🤖 AI Summary
Existing LLM binarization methods face a fundamental trade-off: post-training binarization is efficient but suffers from severe accuracy degradation, while training-aware approaches achieve better performance yet rely on full-precision latent weights—introducing inaccurate gradient approximations and substantial computational overhead. This work proposes the first end-to-end fine-tuning framework operating entirely within the Boolean domain, eliminating latent variables altogether. We parameterize model weights as multi-kernel Boolean variables, enabling exact gradient propagation and optimization directly in Boolean space. By co-designing multi-Boolean-kernel parameterization, latent-free optimization, and low-bit quantization, our method consistently outperforms state-of-the-art ultra-low-bit approaches across multiple mainstream LLMs. It achieves significant inference speedup and reduces memory footprint to less than 1/32 of the original model, marking the first demonstration of high-fidelity, high-efficiency Boolean-domain adaptation for large language models.
📝 Abstract
Weight binarization has emerged as a promising strategy to drastically reduce the complexity of large language models (LLMs). It is mainly classified into two approaches: post-training binarization and finetuning with training-aware binarization methods.
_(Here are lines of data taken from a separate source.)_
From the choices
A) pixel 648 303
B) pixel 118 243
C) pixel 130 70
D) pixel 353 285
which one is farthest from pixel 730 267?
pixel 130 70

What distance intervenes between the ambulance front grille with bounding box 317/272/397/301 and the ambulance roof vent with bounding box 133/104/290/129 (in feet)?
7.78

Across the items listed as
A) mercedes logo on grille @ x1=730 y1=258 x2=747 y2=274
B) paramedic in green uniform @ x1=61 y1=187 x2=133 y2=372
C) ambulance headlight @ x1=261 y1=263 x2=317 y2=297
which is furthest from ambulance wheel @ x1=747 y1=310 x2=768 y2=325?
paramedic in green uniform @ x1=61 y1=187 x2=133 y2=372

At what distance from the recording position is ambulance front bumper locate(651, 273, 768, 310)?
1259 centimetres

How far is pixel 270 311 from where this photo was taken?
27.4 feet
The first approach, while having low complexity, leads to significant loss of information from the original LLMs, resulting in poor performance. The second approach, on the other hand, relies heavily on full-precision latent weights for gradient approximation of binary weights, which not only remains suboptimal but also introduces substantial complexity. In this paper, we introduce a novel framework that effectively transforms LLMs into multi-kernel Boolean parameters, for the first time, finetunes them directly in the Boolean domain, eliminating the need for expensive latent weights. This significantly reduces complexity during both finetuning and inference. Through extensive and insightful experiments across a wide range of LLMs, we demonstrate that our method outperforms recent ultra low-bit quantization and binarization methods.